The basis for the current project is my study on where all Berkeley Ph.D.s earned between 1980-1989 found employment. First positions for 76% of all 6,338 Ph.D.s. were found. This was followed by a Spencer Foundation funded study of Ph.D. recipients of color involving extensive interviews. The goal of this study was to learn what had made these individuals successful in their degree program and employed life after the Ph.D. One example from both studies is the biology Ph.D. Adele de la Torre who is now the President of San Diego State University. But there are so many more whose achievements are hidden—often in plain sight—but unacknowledged by their departments.

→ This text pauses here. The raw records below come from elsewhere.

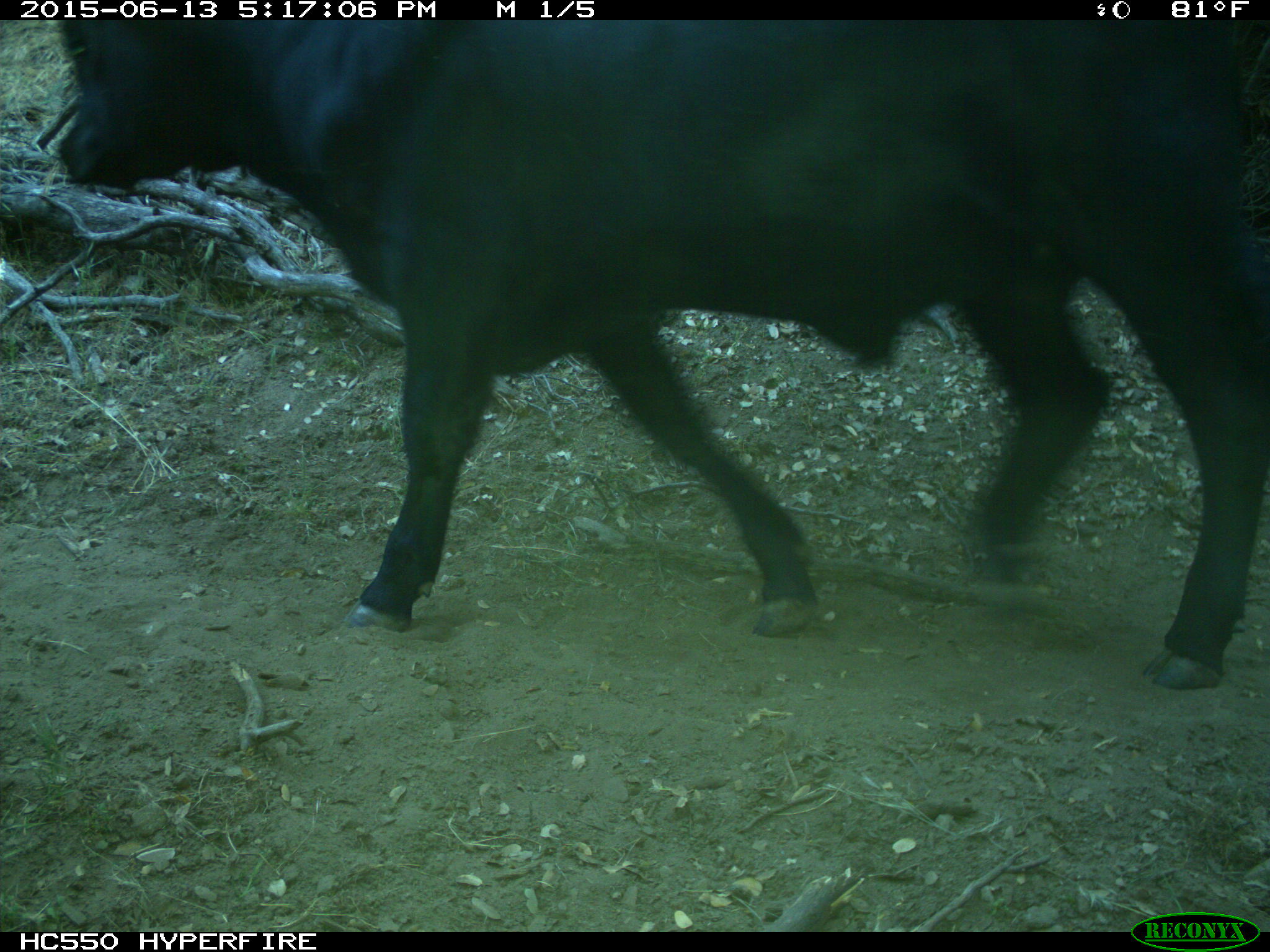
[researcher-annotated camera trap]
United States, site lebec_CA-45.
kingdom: Animalia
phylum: Chordata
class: Mammalia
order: Artiodactyla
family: Bovidae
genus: Bos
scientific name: Bos taurus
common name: domestic cow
Bos taurus (domestic cow).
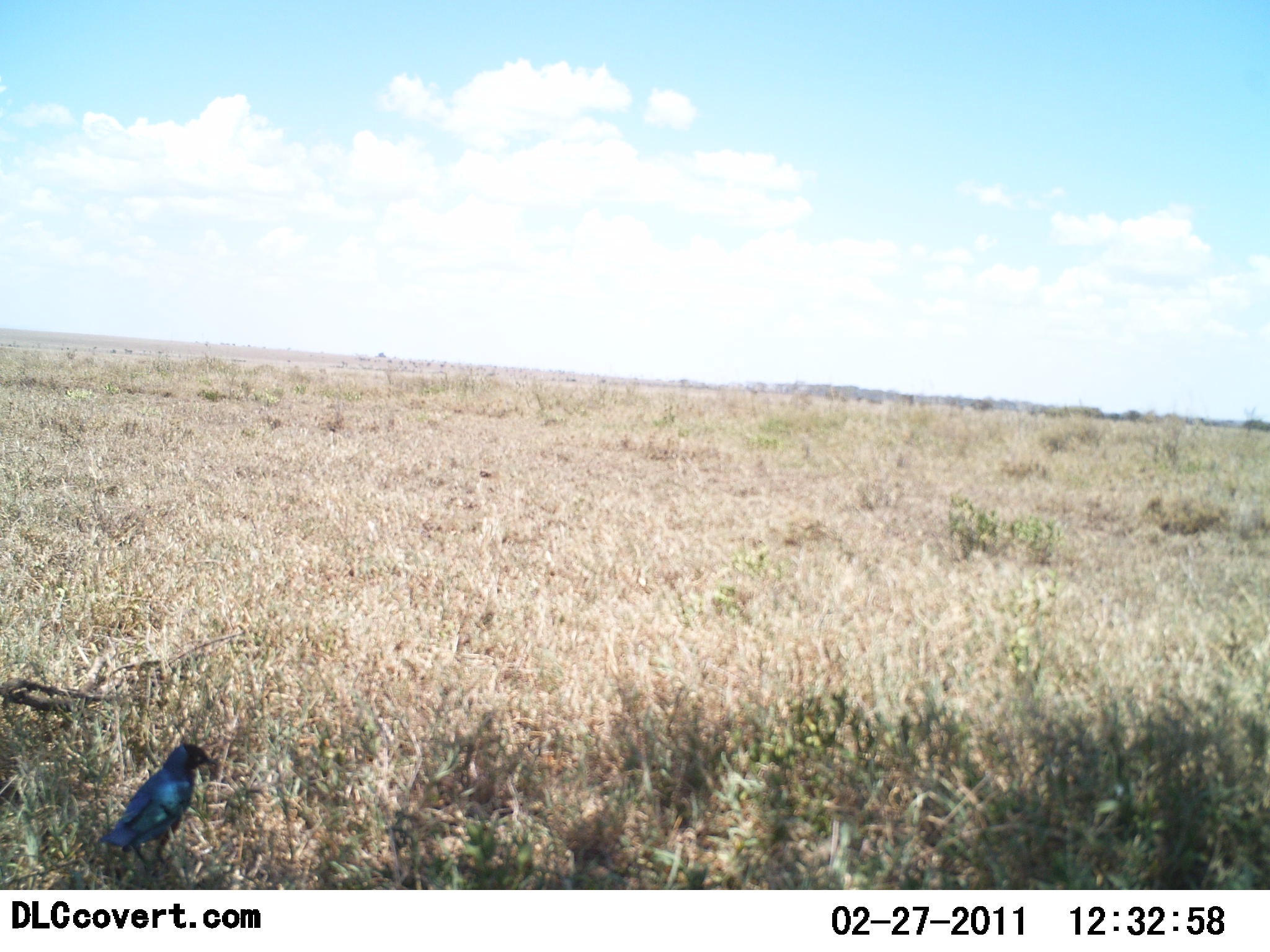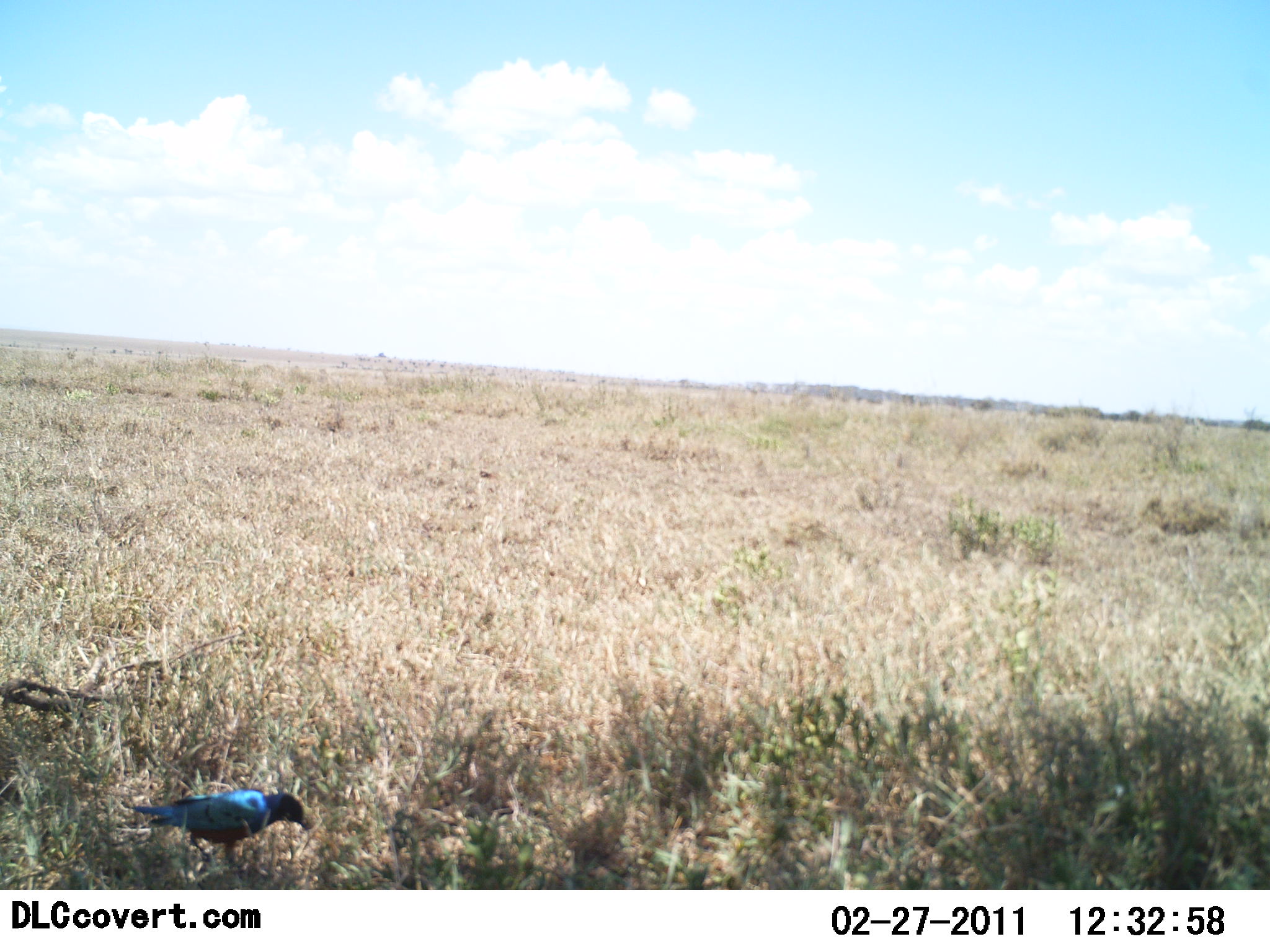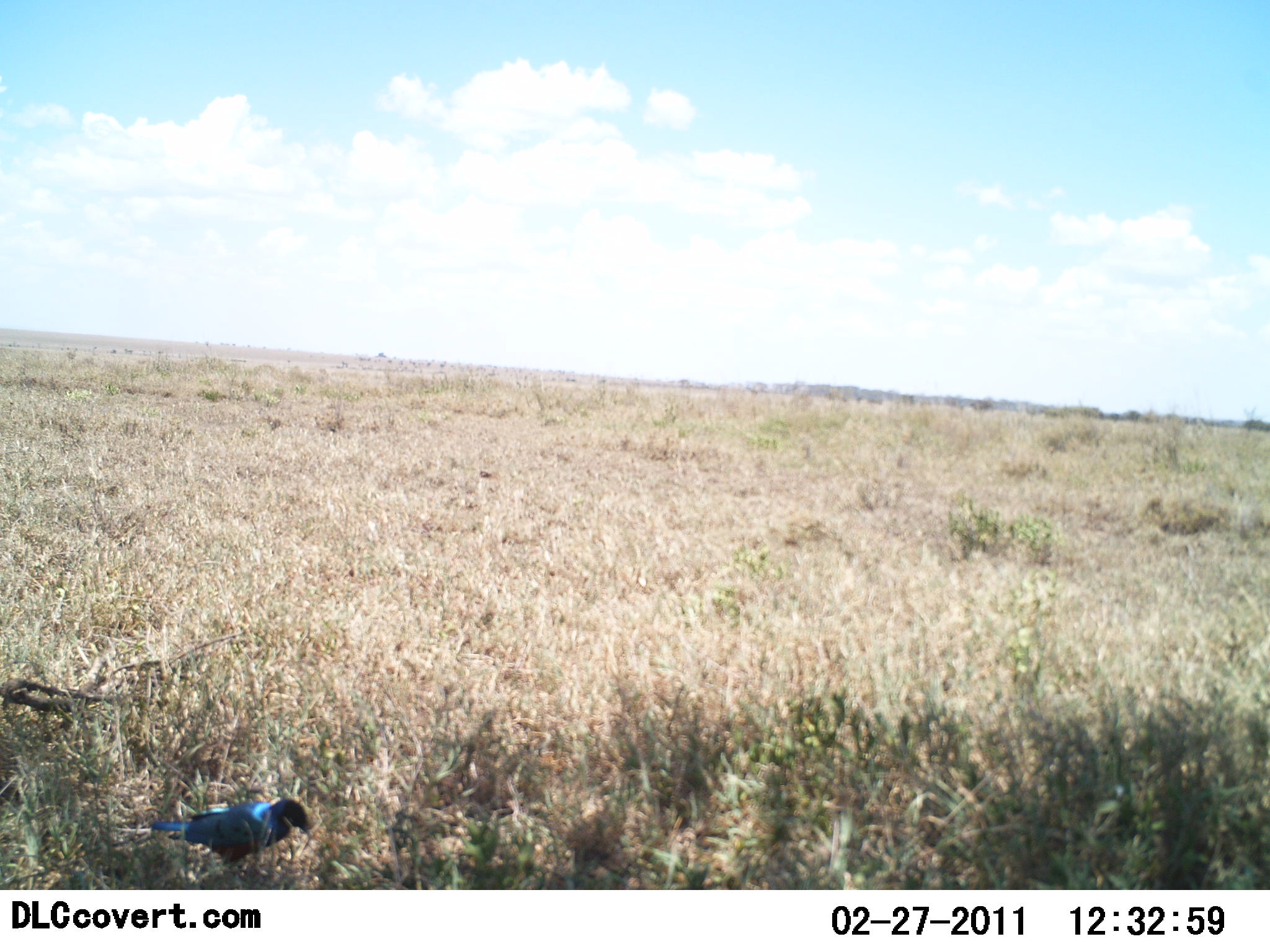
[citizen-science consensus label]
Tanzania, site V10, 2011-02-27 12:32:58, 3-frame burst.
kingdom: Animalia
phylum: Chordata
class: Aves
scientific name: Aves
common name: bird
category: otherbird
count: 1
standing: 67%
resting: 0%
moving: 8%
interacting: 0%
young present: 0%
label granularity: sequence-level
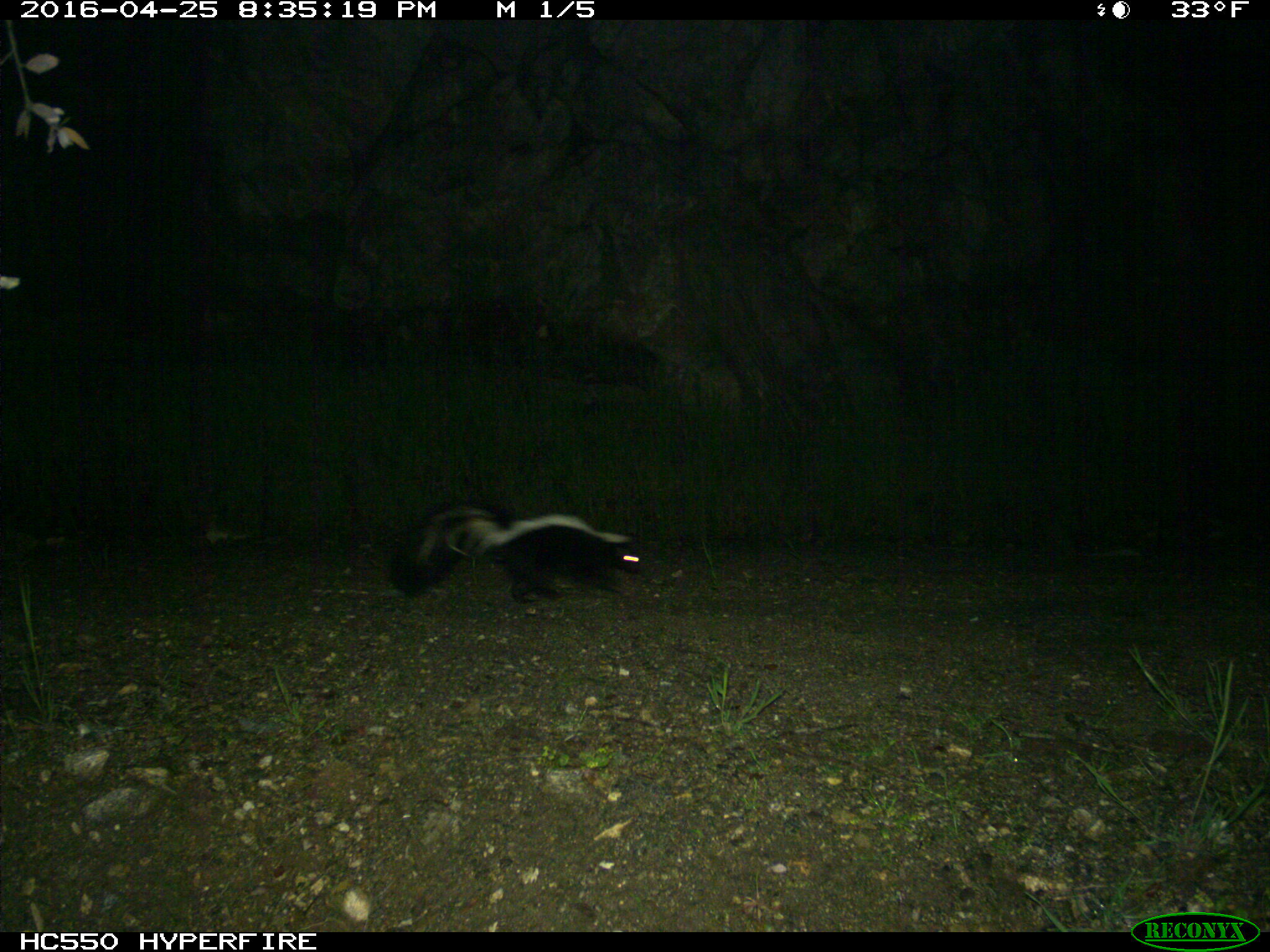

This project is looking for assistance in identifying and tracking down Berkeley women Ph.D.s from any time period and from any department. The basic degree data is available for the majority, but where they went after the degree and what they achieved is not necessarily known to the home department. Moreover, earning the degree, getting a good job, rising in the profession has taken place in a very uneven playing field. Issues of general discrimination, sexism, racism and more have usually had to be overcome.

This project offers an opportunity to track down some of these accomplished and determined women and develop individual or collective bios. These could focus, as examples, on their contribution to social activism, creating new fields of study or expanding traditional fields like History or Sociology, pioneering positions as directors of national labs, the CDC, in business, -- the list continues according to your interests. Other possible areas could be how they found good mentors and support within the department—or did not, the ways in which they broke into male dominated professions and succeeded as in Engineering or Computer science. Doing this work could also lay the ground work for a senior thesis.It also provides considerable knowledge of graduate school.

Day-to-day supervisor for this project: Anne MacLachlan, Staff Researcher

Qualifications: Qualifications: Curiosity about women in your field/department of interest and an interest in bringing their achievements to light.

Weekly Hours: 6-8 hrs

Off-Campus Research Site: Will be a combination of on campus and remote.